ABOUT THIS TASK: Taking the listing below, restate word for word each line from the line with "[camera trap, expert-labeled]" to the line with "class: Aves", ends included, and stop there.

DATASET ENTRIES:
::::

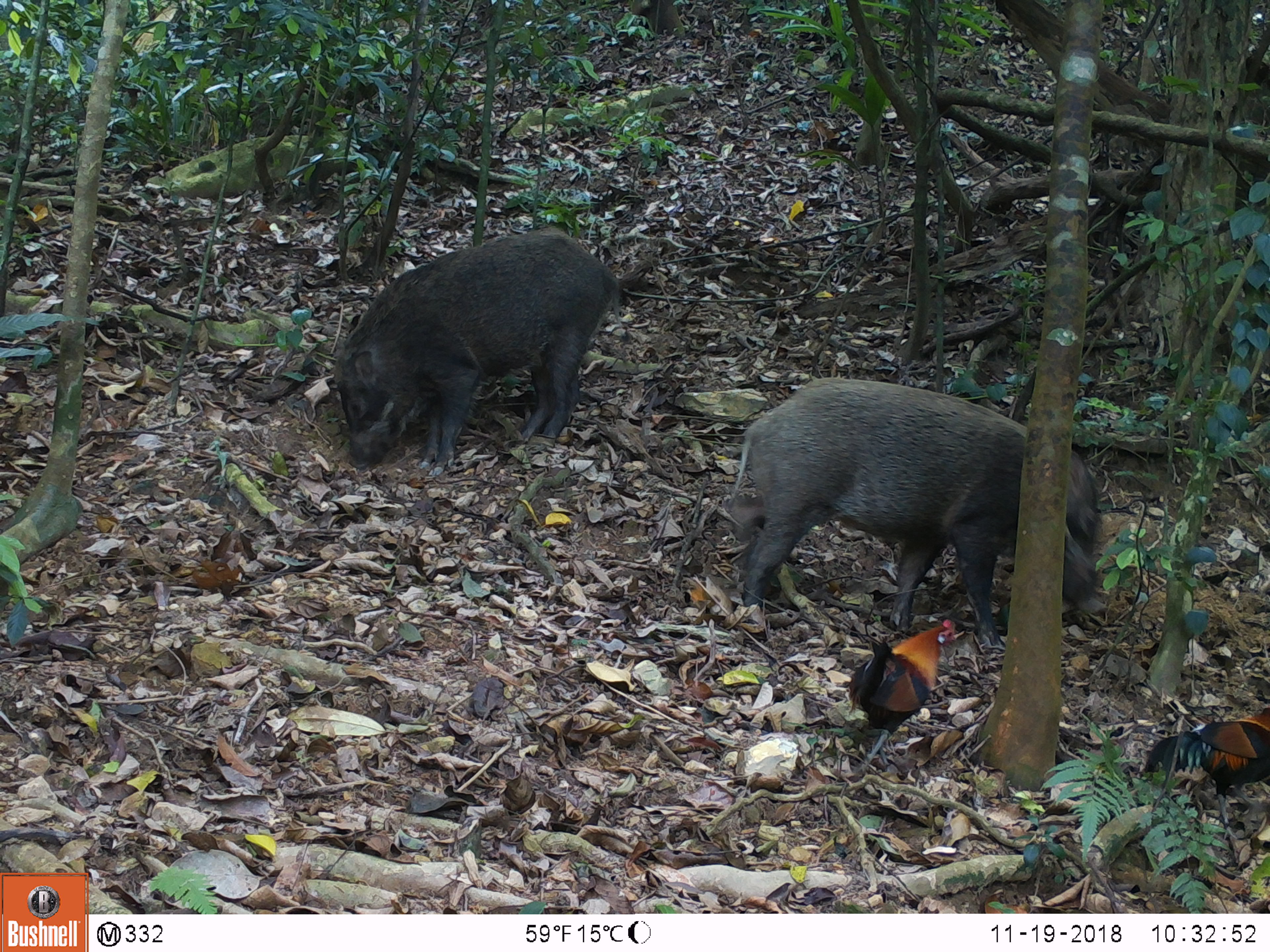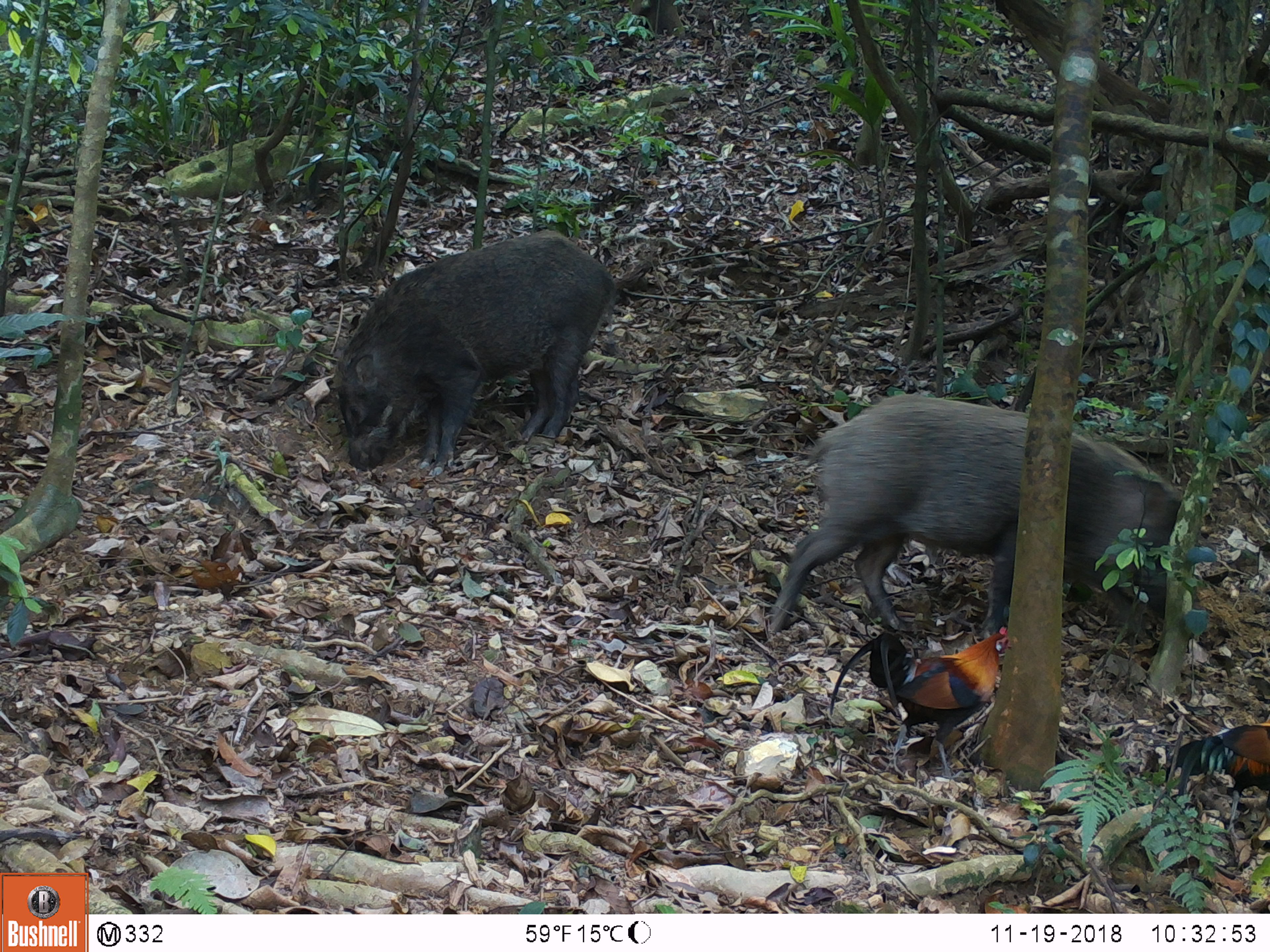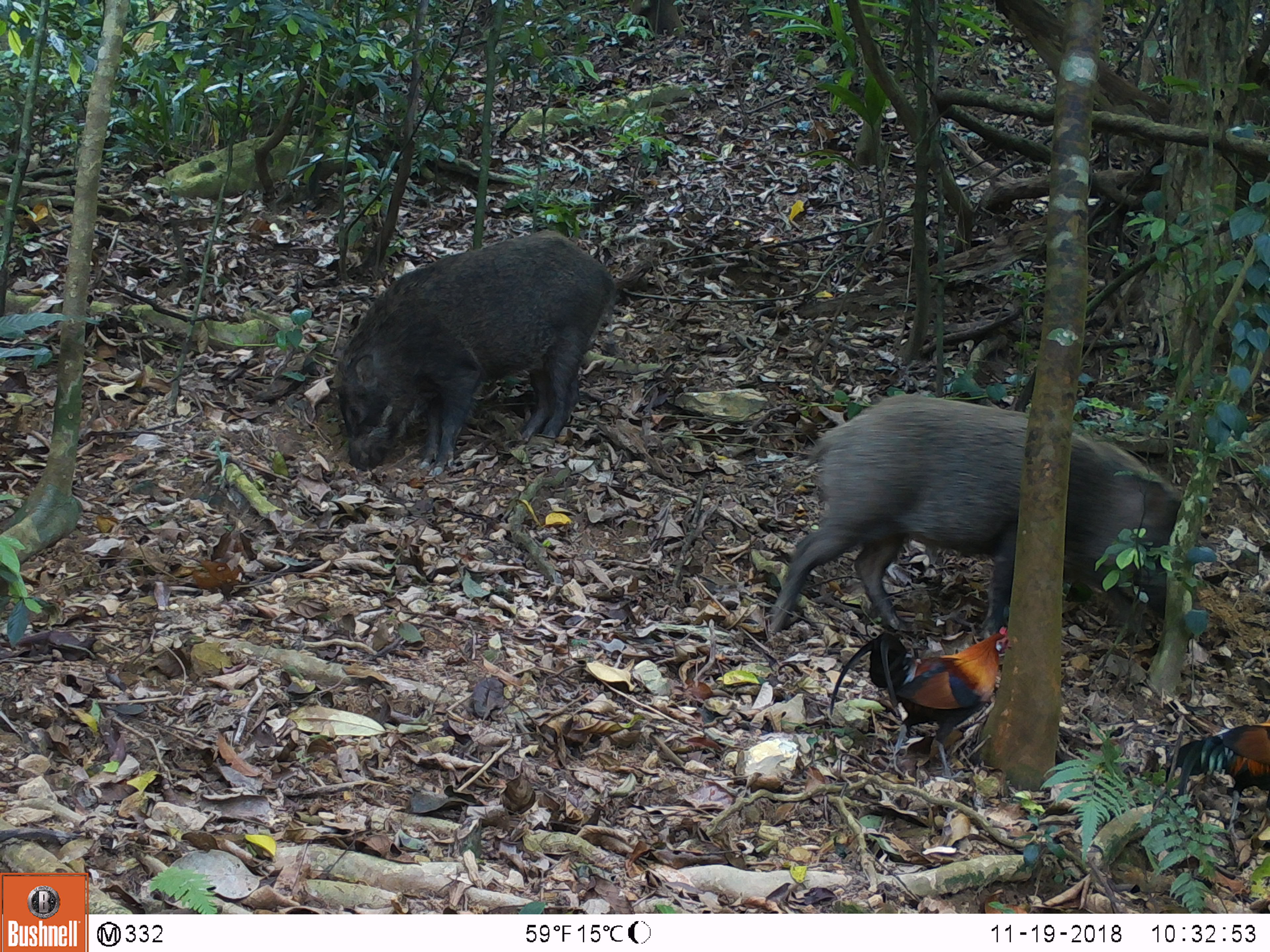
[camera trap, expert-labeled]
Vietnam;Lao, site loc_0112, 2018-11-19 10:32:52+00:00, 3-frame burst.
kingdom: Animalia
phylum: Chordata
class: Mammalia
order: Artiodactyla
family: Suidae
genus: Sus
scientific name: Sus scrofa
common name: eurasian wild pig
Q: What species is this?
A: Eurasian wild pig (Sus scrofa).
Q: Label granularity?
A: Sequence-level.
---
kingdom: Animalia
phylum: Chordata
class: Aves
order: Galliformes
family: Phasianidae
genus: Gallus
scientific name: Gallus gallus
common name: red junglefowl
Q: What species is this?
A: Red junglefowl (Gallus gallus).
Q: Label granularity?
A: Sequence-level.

::::

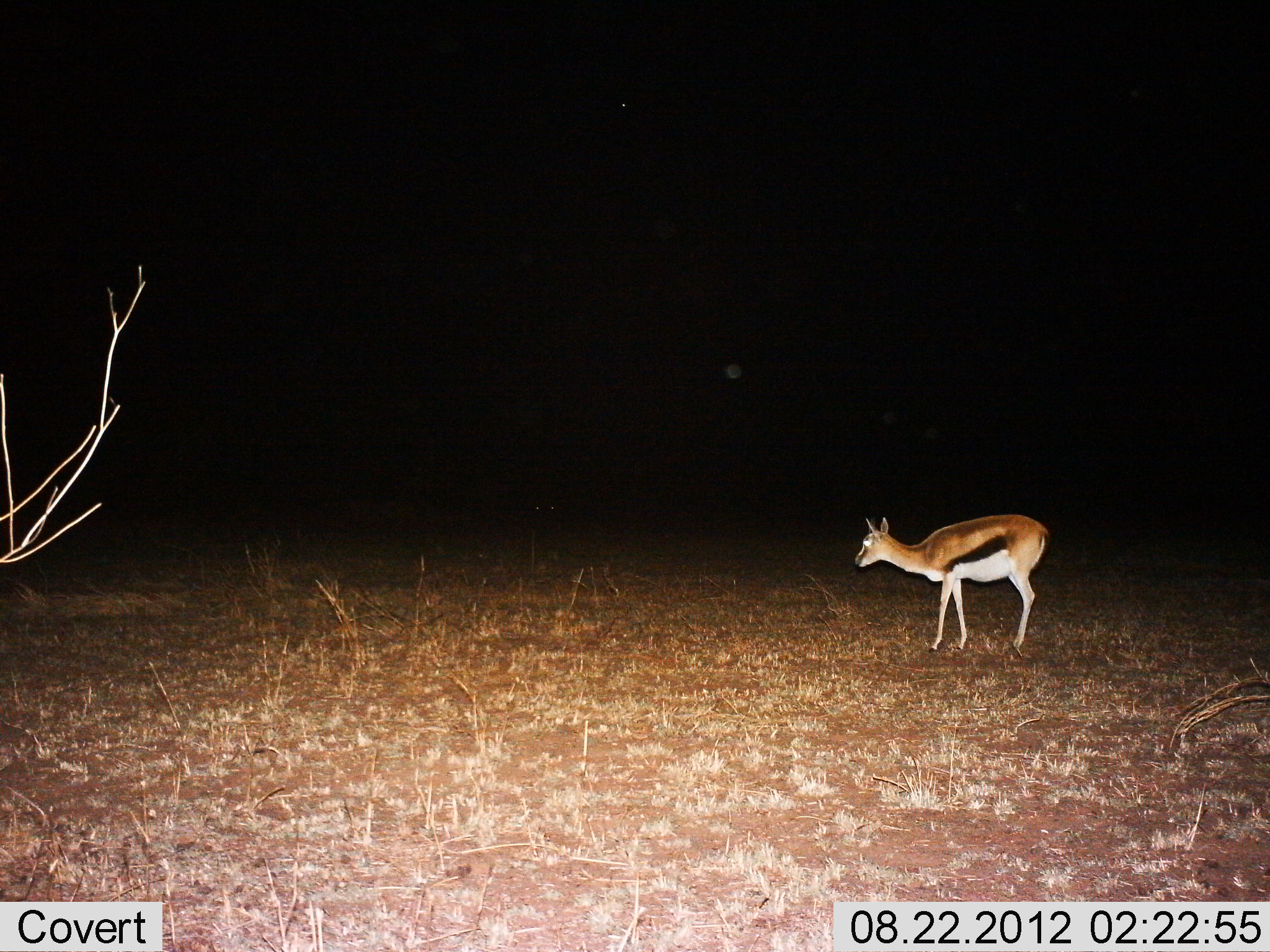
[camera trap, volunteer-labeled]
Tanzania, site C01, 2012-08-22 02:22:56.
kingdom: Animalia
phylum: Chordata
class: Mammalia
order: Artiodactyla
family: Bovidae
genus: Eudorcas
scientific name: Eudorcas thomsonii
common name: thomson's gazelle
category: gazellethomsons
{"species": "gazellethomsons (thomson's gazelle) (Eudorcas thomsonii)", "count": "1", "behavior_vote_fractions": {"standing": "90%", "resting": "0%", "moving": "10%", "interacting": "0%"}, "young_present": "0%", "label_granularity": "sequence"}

::::

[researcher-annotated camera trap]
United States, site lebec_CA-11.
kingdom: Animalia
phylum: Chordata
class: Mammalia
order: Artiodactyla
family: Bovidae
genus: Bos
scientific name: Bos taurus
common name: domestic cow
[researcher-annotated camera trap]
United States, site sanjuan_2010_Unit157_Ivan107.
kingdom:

::::

YOUR SOLUTION:
[camera trap, expert-labeled]
Vietnam;Lao, site loc_0112, 2018-11-19 10:32:52+00:00, 3-frame burst.
kingdom: Animalia
phylum: Chordata
class: Mammalia
order: Artiodactyla
family: Suidae
genus: Sus
scientific name: Sus scrofa
common name: eurasian wild pig
Q: What species is this?
A: Eurasian wild pig (Sus scrofa).
Q: Label granularity?
A: Sequence-level.
---
kingdom: Animalia
phylum: Chordata
class: Aves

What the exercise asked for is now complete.